O Globo: Como vê o ambiente para a pesquisa científica no Brasil?
BSS: O Brasil é, em termos de pesquisa, uma país de desenvolvimento intermediário que fez avanços tecnológicos nas ciências e, especialmente nas ciências aplicadas, altamente reconhecidos. A UFF, por exemplo, tem avanços tecnológicos na área da física absolutamente notáveis de nível mundial. Também não é por acaso que a Embraer era um dos três grandes fabricantes de aviões. Nos EUA, nas ligações regionais, só andamos de aviões da Embraer. Da mesma forma, a indústria de petróleo é absolutamente de primeira linha, mas que está sendo sucateada.
O Globo: O senhor foi consultor da Constituição do Equador, de 2008. O que é possível se aprender com os indígenas neste momento histórico?

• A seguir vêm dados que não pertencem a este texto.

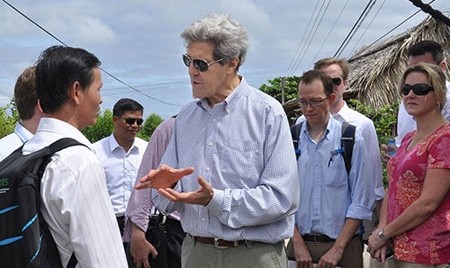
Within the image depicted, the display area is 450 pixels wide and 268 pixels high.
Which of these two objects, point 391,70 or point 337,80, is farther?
point 391,70

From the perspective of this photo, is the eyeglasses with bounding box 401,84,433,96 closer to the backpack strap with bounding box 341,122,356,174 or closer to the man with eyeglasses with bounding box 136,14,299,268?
the backpack strap with bounding box 341,122,356,174

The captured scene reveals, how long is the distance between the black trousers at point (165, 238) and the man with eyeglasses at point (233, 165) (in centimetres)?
134

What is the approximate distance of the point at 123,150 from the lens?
6293mm

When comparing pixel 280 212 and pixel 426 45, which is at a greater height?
pixel 426 45

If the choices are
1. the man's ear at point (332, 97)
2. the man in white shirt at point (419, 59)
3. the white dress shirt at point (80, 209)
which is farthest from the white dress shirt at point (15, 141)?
the man in white shirt at point (419, 59)

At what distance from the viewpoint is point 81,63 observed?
2686 millimetres

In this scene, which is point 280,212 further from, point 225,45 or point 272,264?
point 225,45

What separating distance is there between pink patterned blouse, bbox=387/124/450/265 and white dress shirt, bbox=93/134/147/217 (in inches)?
111

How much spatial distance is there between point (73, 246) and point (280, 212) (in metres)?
1.15

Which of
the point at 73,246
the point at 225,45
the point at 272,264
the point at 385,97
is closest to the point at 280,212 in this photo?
the point at 272,264

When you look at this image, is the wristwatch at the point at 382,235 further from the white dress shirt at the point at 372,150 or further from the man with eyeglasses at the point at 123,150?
the man with eyeglasses at the point at 123,150

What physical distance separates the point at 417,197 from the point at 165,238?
1891 mm

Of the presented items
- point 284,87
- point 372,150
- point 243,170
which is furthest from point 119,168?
point 284,87

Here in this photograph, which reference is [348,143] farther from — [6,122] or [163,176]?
[6,122]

BSS: Se aprende bastante. A Constituição de 2008 pela primeira vez acolhe, dentro de um texto eurocêntrico, moderno, conceitos indígenas. Como os direitos da natureza. Para nós, na nossa cultura ocidental, no tal império cognitivo, é inovação. Porque os direitos humanos é dos humanos – a natureza não é humana e não pode ter direitos. Mas, para os indígenas, não pode ser assim. Essa é a grande inovação que o Equador nos deu. O que aconteceu agora, obviamente, é que o texto da Constituição é muito bonito, mas não se aplicou. E o resultado está aí. O país está em chamas, arrasado. O continente está a mostrar que o neoliberalismo chegou ao fim. Os portugueses, a partir de 2016, fizeram uma descoberta de que o neoliberalismo é uma mentira. Não cria boa imagem para o país, não cria paz social e não cria investimento. E o Brasil, em breve, será o próximo. Quando as pessoas começarem a sentir no bolso das famílias a consequências dessas políticas neoliberais, vai haver consequências que, eventualmente, se traduzirão em convulsão social.
O Globo: Como você vê a gestão do presidente Jair Bolsonaro?
BSS: Pior possível. Para mim é um neofacista. É um homem que não estava preparado para dirigir um país, nem sequer para dirigir uma empresa, ao contrário do Trump, que pode dirigir uma empresa. E penso que Bolsonaro tem causado um dano extraordinário ao Brasil porque veio legitimar tudo aquilo que havíamos pensado que havia sido superado. Ele está fazendo com que o Brasil seja um objeto de risada internacional nesse momento. O Brasil é ridicularizado em todo lado. Muitas vezes, europeus mais oficializados não podem rir porque precisam respeitar o País, e é preciso respeitar o povo, mas não se respeita o presidente deste país. Mas não penso que ele é estúpido. Isso é uma estratégia.